La performance de Florentin Gooris sur la SwissPeaks 170 est à la hauteur de sa frustration. Le Tharé aurait signé des deux mains et dix orteils pour finir 6e dans le Valais suisse, au terme de 170 km et 37 heures de course, avec tout au long de son aventure de 10 500 m de dénivelé positif.

Mais alors qu’il pointait 3e et que l’arrivée pointait le bout du nez, il s’est égaré. "On était au 147e km, un ravitaillement qui aurait dû se trouver là avait été déplacé", explique Florentin Gooris. "La trace GPX avait été modifiée, mais pas les informations sur le parcours à cet endroit. J’ai emprunté un mauvais chemin avec un participant aux 360 km."

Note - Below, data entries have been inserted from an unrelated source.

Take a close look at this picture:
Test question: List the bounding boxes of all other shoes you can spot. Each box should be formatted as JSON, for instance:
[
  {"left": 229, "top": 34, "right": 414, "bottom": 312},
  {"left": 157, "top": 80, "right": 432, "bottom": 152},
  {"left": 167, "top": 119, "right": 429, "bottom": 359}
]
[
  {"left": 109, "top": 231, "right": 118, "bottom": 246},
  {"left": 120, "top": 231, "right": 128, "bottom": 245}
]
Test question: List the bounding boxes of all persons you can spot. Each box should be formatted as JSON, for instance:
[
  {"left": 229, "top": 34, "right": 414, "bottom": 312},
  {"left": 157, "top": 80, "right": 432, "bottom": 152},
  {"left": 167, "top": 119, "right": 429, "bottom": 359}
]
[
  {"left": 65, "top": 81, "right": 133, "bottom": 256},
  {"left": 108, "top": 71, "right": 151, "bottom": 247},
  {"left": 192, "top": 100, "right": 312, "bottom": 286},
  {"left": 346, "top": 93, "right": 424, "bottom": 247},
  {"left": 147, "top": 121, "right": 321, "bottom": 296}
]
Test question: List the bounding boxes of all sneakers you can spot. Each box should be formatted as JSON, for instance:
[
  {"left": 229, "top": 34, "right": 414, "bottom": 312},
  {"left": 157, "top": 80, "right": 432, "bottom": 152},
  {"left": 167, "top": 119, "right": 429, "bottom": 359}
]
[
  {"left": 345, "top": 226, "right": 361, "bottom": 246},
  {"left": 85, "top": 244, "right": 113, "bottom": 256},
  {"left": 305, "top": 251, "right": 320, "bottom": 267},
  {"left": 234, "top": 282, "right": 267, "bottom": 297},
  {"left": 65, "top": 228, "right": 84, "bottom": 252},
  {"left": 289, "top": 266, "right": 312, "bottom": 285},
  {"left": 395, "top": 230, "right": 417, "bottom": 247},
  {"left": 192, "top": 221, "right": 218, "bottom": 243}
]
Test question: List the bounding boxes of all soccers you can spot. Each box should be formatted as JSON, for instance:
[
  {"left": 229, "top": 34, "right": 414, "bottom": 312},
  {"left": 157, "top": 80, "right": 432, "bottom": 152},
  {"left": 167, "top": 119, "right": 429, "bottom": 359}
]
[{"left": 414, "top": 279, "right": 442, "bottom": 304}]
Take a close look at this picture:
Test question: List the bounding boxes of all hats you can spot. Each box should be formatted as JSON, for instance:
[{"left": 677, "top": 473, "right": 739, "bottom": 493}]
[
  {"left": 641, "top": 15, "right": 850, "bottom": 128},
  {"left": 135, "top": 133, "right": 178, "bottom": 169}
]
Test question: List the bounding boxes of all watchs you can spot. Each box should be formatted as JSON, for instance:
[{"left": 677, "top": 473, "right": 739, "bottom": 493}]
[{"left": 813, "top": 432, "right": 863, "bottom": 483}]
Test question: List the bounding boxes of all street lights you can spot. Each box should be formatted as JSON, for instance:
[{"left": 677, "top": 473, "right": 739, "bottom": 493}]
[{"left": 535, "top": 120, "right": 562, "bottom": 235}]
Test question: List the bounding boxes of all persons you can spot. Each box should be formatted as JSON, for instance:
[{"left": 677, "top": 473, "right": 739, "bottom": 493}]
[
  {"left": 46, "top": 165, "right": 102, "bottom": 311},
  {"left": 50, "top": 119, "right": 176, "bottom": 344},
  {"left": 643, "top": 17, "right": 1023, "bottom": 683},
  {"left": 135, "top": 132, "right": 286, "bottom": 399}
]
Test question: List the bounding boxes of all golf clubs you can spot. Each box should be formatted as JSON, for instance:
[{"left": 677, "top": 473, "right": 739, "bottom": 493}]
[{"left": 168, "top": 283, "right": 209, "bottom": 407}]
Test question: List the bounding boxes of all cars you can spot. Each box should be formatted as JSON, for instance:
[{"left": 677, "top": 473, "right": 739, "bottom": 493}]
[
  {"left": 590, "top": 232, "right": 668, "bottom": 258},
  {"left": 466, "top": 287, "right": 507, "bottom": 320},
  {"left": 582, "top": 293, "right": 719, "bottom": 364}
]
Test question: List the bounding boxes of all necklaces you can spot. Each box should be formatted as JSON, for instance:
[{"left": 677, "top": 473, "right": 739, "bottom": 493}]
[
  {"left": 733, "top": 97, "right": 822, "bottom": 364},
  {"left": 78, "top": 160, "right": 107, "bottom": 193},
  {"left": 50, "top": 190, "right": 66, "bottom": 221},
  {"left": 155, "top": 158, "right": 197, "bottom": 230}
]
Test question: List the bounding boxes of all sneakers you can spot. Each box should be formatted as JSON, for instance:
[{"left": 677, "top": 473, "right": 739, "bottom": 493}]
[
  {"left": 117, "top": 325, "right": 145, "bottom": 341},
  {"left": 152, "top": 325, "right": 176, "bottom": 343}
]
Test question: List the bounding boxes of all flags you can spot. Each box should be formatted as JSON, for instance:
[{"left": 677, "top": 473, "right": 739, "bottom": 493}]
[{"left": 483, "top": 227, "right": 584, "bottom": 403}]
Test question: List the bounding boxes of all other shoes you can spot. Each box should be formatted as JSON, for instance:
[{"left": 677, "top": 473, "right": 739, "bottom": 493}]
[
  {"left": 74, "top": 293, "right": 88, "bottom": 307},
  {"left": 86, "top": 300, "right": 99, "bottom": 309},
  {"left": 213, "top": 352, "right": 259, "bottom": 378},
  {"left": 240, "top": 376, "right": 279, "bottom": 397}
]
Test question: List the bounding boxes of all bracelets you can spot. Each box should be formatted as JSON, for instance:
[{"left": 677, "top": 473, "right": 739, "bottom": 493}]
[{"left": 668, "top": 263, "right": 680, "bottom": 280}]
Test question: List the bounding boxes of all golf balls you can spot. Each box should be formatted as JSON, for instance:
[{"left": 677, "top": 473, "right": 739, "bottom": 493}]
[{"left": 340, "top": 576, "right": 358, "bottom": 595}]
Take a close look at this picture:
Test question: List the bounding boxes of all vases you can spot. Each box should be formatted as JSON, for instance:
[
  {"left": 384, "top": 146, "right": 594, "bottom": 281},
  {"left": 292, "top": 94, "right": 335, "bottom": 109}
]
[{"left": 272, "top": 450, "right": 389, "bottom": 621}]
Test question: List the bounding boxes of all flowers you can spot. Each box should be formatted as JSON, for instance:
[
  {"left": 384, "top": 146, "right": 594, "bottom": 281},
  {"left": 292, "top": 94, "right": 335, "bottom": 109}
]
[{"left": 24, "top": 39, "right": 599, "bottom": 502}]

Le temps de retomber sur ses pas, et le podium s’était envolé. Sa prestation n’en demeure pas moins énorme. Et si sa mésaventure tourne toujours en boucle dans la tête, il ne garde pas moins de magnifiques souvenirs d’une SwissPeaks épique dans tous les sens du terme. "Les organisateurs ont créé un parcours de trail parfaitement authentique, avec des ravitaillements dans des chalets ou refuges, sous la forme de raclette, gros bol de soupe, ou encore purée et haricots, à la petite bougie", insiste le résident de Rettigny (Gouvy). "Ce n’est pas comme l’UTMB où l’on passe uniquement sur des sentiers de grande randonnée. Même si malheureusement, on a eu tout sauf du soleil, sur un parcours déjà très difficile : de la neige dès le départ, du brouillard, de la pluie, Je suis très fort dans les descentes. Un Allemand m’a même appelé le roi de la descente. Mais dans certaines de celles-ci, je n’étais qu’à 1 ou 2 km/h, au lieu de 8 km/h."

Florentin Gooris se félicitait évidemment aussi de son état de forme. "Je me suis fortement investi dans ma préparation ; j’ai encore franchi un niveau supplémentaire à celui que j’avais en montagne."

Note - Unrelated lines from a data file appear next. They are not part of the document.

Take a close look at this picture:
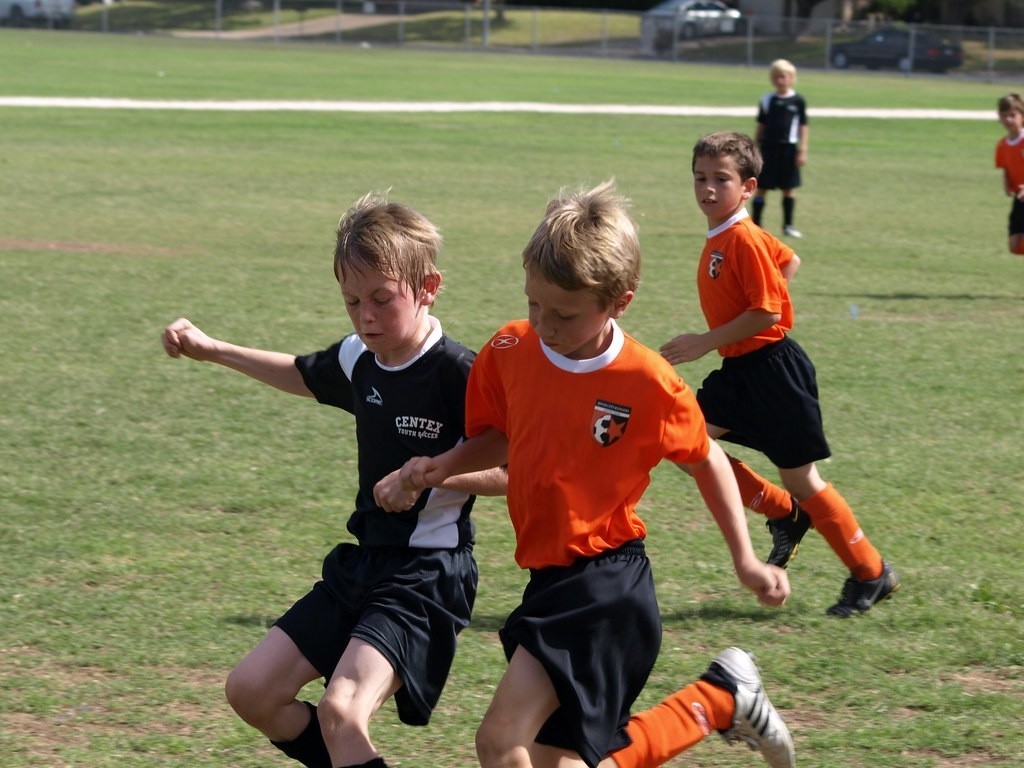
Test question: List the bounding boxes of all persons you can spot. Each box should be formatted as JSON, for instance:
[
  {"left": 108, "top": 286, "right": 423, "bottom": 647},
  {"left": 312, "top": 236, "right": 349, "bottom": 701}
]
[
  {"left": 401, "top": 177, "right": 798, "bottom": 768},
  {"left": 163, "top": 194, "right": 509, "bottom": 768},
  {"left": 992, "top": 94, "right": 1024, "bottom": 254},
  {"left": 657, "top": 131, "right": 902, "bottom": 618},
  {"left": 749, "top": 59, "right": 809, "bottom": 238}
]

Rappelons qu’il y a un an, il s’était classé 5e de l’Ultra Tour Monte Rosa, qui avait aussi lieu ce week-end, et a été arrêté en raison des conditions climatiques.

"Je ne suis pas abattu, au contraire, je vais profiter un peu de la famille, puis continuer à travailler, pour à nouveau tâcher de performer en 2020, même si je ne sais pas encore où."